# INFORMATION SHOWN start

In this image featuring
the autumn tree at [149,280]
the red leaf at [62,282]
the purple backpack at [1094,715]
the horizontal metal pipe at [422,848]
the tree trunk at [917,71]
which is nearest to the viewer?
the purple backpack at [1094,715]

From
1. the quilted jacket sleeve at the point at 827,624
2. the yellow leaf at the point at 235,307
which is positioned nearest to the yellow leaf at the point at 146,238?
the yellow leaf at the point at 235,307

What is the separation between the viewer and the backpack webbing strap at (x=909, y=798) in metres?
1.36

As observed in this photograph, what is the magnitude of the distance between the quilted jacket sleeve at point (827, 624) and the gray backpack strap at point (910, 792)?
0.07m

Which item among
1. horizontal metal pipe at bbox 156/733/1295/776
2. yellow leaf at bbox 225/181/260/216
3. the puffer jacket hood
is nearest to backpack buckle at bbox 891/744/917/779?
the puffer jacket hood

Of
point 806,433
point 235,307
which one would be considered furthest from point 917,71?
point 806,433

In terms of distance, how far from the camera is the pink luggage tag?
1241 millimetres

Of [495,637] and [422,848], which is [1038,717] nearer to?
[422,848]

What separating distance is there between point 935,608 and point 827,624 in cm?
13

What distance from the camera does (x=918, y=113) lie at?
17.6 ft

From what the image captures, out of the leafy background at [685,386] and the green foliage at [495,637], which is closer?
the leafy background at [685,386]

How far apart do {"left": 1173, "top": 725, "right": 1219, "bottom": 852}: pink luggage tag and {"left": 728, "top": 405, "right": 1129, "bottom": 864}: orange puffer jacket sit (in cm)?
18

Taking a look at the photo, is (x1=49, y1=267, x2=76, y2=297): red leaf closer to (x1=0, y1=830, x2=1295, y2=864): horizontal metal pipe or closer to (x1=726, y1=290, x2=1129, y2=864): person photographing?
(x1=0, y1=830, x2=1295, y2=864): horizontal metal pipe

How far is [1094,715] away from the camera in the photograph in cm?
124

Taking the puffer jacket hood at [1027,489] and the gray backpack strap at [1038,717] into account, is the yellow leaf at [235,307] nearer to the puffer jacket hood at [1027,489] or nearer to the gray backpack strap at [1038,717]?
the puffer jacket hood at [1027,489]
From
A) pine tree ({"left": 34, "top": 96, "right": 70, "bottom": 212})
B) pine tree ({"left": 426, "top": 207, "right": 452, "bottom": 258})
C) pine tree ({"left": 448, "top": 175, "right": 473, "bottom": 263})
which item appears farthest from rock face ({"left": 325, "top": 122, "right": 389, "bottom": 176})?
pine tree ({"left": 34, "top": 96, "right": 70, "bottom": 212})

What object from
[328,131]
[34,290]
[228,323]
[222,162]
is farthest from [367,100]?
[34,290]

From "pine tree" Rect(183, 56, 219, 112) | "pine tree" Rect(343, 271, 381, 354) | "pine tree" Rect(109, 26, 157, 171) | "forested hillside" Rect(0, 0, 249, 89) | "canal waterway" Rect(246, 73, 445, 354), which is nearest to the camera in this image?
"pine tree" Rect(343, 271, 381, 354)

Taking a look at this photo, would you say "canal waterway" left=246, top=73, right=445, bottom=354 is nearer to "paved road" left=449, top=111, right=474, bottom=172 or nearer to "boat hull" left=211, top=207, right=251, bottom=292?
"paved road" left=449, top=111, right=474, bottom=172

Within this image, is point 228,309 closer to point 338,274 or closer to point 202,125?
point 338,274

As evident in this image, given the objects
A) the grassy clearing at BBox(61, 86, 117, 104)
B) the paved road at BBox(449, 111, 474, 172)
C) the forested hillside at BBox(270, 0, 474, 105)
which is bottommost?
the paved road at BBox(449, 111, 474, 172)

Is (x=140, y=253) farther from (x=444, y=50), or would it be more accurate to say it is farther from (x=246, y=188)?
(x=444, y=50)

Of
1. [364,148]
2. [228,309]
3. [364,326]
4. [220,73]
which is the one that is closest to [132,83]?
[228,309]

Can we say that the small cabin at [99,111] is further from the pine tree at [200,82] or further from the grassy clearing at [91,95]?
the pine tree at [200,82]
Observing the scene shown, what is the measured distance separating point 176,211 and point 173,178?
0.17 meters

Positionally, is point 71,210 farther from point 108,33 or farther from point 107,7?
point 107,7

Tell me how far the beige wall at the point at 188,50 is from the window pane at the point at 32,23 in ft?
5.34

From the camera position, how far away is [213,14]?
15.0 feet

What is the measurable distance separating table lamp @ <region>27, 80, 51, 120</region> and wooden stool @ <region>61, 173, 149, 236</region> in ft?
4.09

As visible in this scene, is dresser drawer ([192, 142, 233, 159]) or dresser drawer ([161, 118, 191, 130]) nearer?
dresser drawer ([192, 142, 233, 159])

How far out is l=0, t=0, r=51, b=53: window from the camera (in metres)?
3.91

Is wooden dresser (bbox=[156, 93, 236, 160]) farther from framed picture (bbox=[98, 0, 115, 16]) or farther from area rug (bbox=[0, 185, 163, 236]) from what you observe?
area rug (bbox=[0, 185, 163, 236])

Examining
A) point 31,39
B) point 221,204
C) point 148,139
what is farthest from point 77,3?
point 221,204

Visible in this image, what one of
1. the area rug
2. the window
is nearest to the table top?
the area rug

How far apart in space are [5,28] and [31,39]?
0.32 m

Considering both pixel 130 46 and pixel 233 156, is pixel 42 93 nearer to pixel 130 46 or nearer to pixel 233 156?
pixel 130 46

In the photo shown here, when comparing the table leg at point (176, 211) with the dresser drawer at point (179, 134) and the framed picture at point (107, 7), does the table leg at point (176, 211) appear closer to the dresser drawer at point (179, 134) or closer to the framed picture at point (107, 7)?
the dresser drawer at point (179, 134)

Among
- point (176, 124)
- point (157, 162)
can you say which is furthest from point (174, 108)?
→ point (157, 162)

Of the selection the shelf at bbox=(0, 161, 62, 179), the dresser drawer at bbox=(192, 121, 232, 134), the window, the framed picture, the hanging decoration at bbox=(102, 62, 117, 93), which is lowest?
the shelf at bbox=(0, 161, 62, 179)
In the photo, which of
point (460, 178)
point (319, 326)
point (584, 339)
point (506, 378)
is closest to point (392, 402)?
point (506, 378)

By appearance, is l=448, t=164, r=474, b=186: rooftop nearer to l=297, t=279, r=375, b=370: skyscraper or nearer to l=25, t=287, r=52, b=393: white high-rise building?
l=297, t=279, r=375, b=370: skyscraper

# INFORMATION SHOWN end

TASK DETAILS:
Turn all of the material above into a numbered list with one line per item, and leave out the blank lines.

ANSWER TO THIS EXERCISE:
1. In this image featuring
2. the autumn tree at [149,280]
3. the red leaf at [62,282]
4. the purple backpack at [1094,715]
5. the horizontal metal pipe at [422,848]
6. the tree trunk at [917,71]
7. which is nearest to the viewer?
8. the purple backpack at [1094,715]
9. From
10. 1. the quilted jacket sleeve at the point at 827,624
11. 2. the yellow leaf at the point at 235,307
12. which is positioned nearest to the yellow leaf at the point at 146,238?
13. the yellow leaf at the point at 235,307
14. What is the separation between the viewer and the backpack webbing strap at (x=909, y=798) in metres?
15. 1.36
16. As observed in this photograph, what is the magnitude of the distance between the quilted jacket sleeve at point (827, 624) and the gray backpack strap at point (910, 792)?
17. 0.07m
18. Which item among
19. 1. horizontal metal pipe at bbox 156/733/1295/776
20. 2. yellow leaf at bbox 225/181/260/216
21. 3. the puffer jacket hood
22. is nearest to backpack buckle at bbox 891/744/917/779?
23. the puffer jacket hood
24. Of
25. point 806,433
26. point 235,307
27. which one would be considered furthest from point 917,71?
28. point 806,433
29. In terms of distance, how far from the camera is the pink luggage tag?
30. 1241 millimetres
31. Of [495,637] and [422,848], which is [1038,717] nearer to?
32. [422,848]
33. What separating distance is there between point 935,608 and point 827,624 in cm?
34. 13
35. What distance from the camera does (x=918, y=113) lie at?
36. 17.6 ft
37. From what the image captures, out of the leafy background at [685,386] and the green foliage at [495,637], which is closer?
38. the leafy background at [685,386]
39. How far apart do {"left": 1173, "top": 725, "right": 1219, "bottom": 852}: pink luggage tag and {"left": 728, "top": 405, "right": 1129, "bottom": 864}: orange puffer jacket sit (in cm)?
40. 18
41. Taking a look at the photo, is (x1=49, y1=267, x2=76, y2=297): red leaf closer to (x1=0, y1=830, x2=1295, y2=864): horizontal metal pipe or closer to (x1=726, y1=290, x2=1129, y2=864): person photographing?
42. (x1=0, y1=830, x2=1295, y2=864): horizontal metal pipe
43. How far is [1094,715] away from the camera in the photograph in cm?
44. 124
45. Taking the puffer jacket hood at [1027,489] and the gray backpack strap at [1038,717] into account, is the yellow leaf at [235,307] nearer to the puffer jacket hood at [1027,489] or nearer to the gray backpack strap at [1038,717]?
46. the puffer jacket hood at [1027,489]
47. From
48. A) pine tree ({"left": 34, "top": 96, "right": 70, "bottom": 212})
49. B) pine tree ({"left": 426, "top": 207, "right": 452, "bottom": 258})
50. C) pine tree ({"left": 448, "top": 175, "right": 473, "bottom": 263})
51. which item appears farthest from rock face ({"left": 325, "top": 122, "right": 389, "bottom": 176})?
52. pine tree ({"left": 34, "top": 96, "right": 70, "bottom": 212})
53. What object from
54. [328,131]
55. [34,290]
56. [228,323]
57. [222,162]
58. is farthest from [367,100]?
59. [34,290]
60. From "pine tree" Rect(183, 56, 219, 112) | "pine tree" Rect(343, 271, 381, 354) | "pine tree" Rect(109, 26, 157, 171) | "forested hillside" Rect(0, 0, 249, 89) | "canal waterway" Rect(246, 73, 445, 354), which is nearest to the camera in this image?
61. "pine tree" Rect(343, 271, 381, 354)
62. Taking a look at this photo, would you say "canal waterway" left=246, top=73, right=445, bottom=354 is nearer to "paved road" left=449, top=111, right=474, bottom=172 or nearer to "boat hull" left=211, top=207, right=251, bottom=292?
63. "paved road" left=449, top=111, right=474, bottom=172
64. Within this image, is point 228,309 closer to point 338,274 or closer to point 202,125?
65. point 338,274
66. As evident in this image, given the objects
67. A) the grassy clearing at BBox(61, 86, 117, 104)
68. B) the paved road at BBox(449, 111, 474, 172)
69. C) the forested hillside at BBox(270, 0, 474, 105)
70. which is bottommost?
71. the paved road at BBox(449, 111, 474, 172)
72. Is (x=140, y=253) farther from (x=444, y=50), or would it be more accurate to say it is farther from (x=246, y=188)?
73. (x=444, y=50)
74. Of
75. 1. [364,148]
76. 2. [228,309]
77. 3. [364,326]
78. 4. [220,73]
79. which is the one that is closest to [132,83]?
80. [228,309]
81. Can we say that the small cabin at [99,111] is further from the pine tree at [200,82] or further from the grassy clearing at [91,95]?
82. the pine tree at [200,82]
83. Observing the scene shown, what is the measured distance separating point 176,211 and point 173,178?
84. 0.17 meters
85. Positionally, is point 71,210 farther from point 108,33 or farther from point 107,7?
86. point 107,7
87. Tell me how far the beige wall at the point at 188,50 is from the window pane at the point at 32,23 in ft?
88. 5.34
89. From the camera position, how far away is [213,14]?
90. 15.0 feet
91. What is the measurable distance separating table lamp @ <region>27, 80, 51, 120</region> and wooden stool @ <region>61, 173, 149, 236</region> in ft?
92. 4.09
93. As visible in this scene, is dresser drawer ([192, 142, 233, 159]) or dresser drawer ([161, 118, 191, 130]) nearer?
94. dresser drawer ([192, 142, 233, 159])
95. How far out is l=0, t=0, r=51, b=53: window from the camera (in metres)?
96. 3.91
97. Is wooden dresser (bbox=[156, 93, 236, 160]) farther from framed picture (bbox=[98, 0, 115, 16]) or farther from area rug (bbox=[0, 185, 163, 236]) from what you observe?
98. area rug (bbox=[0, 185, 163, 236])
99. Examining
100. A) point 31,39
101. B) point 221,204
102. C) point 148,139
103. what is farthest from point 77,3?
104. point 221,204
105. Visible in this image, what one of
106. 1. the area rug
107. 2. the window
108. is nearest to the table top?
109. the area rug
110. How far apart in space are [5,28] and [31,39]?
111. 0.32 m
112. Considering both pixel 130 46 and pixel 233 156, is pixel 42 93 nearer to pixel 130 46 or nearer to pixel 233 156?
113. pixel 130 46
114. In the photo shown here, when comparing the table leg at point (176, 211) with the dresser drawer at point (179, 134) and the framed picture at point (107, 7), does the table leg at point (176, 211) appear closer to the dresser drawer at point (179, 134) or closer to the framed picture at point (107, 7)?
115. the dresser drawer at point (179, 134)
116. Among
117. - point (176, 124)
118. - point (157, 162)
119. can you say which is furthest from point (174, 108)?
120. → point (157, 162)
121. Of the selection the shelf at bbox=(0, 161, 62, 179), the dresser drawer at bbox=(192, 121, 232, 134), the window, the framed picture, the hanging decoration at bbox=(102, 62, 117, 93), which is lowest?
122. the shelf at bbox=(0, 161, 62, 179)
123. In the photo, which of
124. point (460, 178)
125. point (319, 326)
126. point (584, 339)
127. point (506, 378)
128. is closest to point (392, 402)?
129. point (506, 378)
130. By appearance, is l=448, t=164, r=474, b=186: rooftop nearer to l=297, t=279, r=375, b=370: skyscraper or nearer to l=25, t=287, r=52, b=393: white high-rise building?
131. l=297, t=279, r=375, b=370: skyscraper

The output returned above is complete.